If any file has invalid validation rules configured, the command execution will fail and logs will provide the user with explicit information about what went wrong.
If, instead of a directory path, a single file is passed in via the --custom-resources
flag, only that file is checked for any validation rule CRs.
For each file, validatorctl
will parse all validation rule CRs contained within it and directly evaluate each of them.

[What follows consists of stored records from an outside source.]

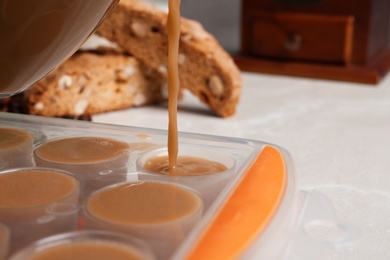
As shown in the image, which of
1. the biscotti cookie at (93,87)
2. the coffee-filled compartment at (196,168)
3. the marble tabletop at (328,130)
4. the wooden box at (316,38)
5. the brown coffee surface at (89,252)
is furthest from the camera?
the wooden box at (316,38)

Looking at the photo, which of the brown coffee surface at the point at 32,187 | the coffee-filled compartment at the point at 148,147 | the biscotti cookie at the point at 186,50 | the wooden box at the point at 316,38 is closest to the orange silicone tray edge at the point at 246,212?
the coffee-filled compartment at the point at 148,147

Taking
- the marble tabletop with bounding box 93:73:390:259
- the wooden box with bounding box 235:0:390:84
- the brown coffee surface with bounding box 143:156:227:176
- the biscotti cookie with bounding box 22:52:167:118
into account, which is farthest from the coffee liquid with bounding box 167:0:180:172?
the wooden box with bounding box 235:0:390:84

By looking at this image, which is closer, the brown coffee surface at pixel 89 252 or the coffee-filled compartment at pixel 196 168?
the brown coffee surface at pixel 89 252

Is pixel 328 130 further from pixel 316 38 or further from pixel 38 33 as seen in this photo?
pixel 38 33

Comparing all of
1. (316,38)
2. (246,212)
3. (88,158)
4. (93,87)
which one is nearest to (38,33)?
(88,158)

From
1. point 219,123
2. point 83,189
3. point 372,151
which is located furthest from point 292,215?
Result: point 219,123

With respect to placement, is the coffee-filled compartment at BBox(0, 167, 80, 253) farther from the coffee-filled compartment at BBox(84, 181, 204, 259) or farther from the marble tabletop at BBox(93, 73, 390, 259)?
the marble tabletop at BBox(93, 73, 390, 259)

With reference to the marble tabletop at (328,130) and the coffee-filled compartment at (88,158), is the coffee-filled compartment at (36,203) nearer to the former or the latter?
the coffee-filled compartment at (88,158)
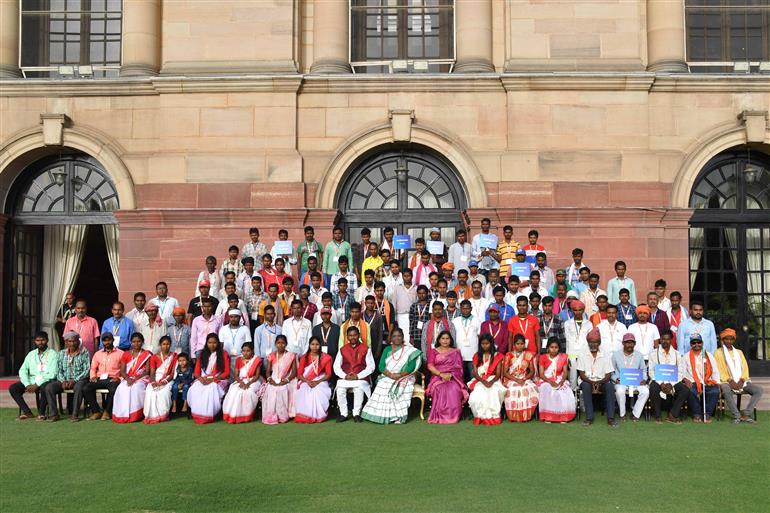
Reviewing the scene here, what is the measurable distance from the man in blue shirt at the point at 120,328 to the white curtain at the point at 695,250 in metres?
10.8

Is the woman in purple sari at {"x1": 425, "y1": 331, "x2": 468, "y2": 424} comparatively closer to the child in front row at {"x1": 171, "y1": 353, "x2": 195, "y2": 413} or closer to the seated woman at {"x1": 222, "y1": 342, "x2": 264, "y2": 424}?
the seated woman at {"x1": 222, "y1": 342, "x2": 264, "y2": 424}

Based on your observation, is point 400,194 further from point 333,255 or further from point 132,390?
point 132,390

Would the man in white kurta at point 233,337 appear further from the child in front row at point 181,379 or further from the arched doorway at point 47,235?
the arched doorway at point 47,235

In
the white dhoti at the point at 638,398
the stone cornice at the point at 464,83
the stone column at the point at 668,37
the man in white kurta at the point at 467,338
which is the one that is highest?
the stone column at the point at 668,37

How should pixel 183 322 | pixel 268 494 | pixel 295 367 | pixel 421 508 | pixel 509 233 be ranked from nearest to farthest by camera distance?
pixel 421 508 → pixel 268 494 → pixel 295 367 → pixel 183 322 → pixel 509 233

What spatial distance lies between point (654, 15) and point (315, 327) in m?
9.56

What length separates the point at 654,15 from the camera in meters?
17.0

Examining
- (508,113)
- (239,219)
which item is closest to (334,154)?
(239,219)

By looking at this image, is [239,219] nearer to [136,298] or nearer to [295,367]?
[136,298]

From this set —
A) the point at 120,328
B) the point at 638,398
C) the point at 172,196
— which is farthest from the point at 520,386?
the point at 172,196

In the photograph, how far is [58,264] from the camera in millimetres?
18594

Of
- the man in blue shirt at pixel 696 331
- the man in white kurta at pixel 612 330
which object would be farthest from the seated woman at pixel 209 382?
the man in blue shirt at pixel 696 331

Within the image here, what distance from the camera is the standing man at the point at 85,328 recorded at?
1352 cm

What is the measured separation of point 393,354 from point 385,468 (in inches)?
148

For instance, if the path to the following file is passed in:
apiVersion: validation.spectrocloud.labs/v1alpha1
kind: OciValidator
metadata:
name: oci-validator-combined-oci-rules
spec:
ociRegistryRules:
- name: "public oci registry with tag"
host: "docker.io"
validationType: "none"
artifacts:
- ref: "library/redis:7.2.4"
---
apiVersion: validation.spectrocloud.labs/v1alpha1
kind: NetworkValidator
metadata:
name: network-validator-combined-network-rules
spec:
dnsRules:
- name: Resolve Google
host: google.com
validatorctl
will execute both the OCI plugin rules and the Network plugin rules defined in the file.
You can choose to combine all your custom resource definitions into one file or distribute them across multiple files—both approaches are supported.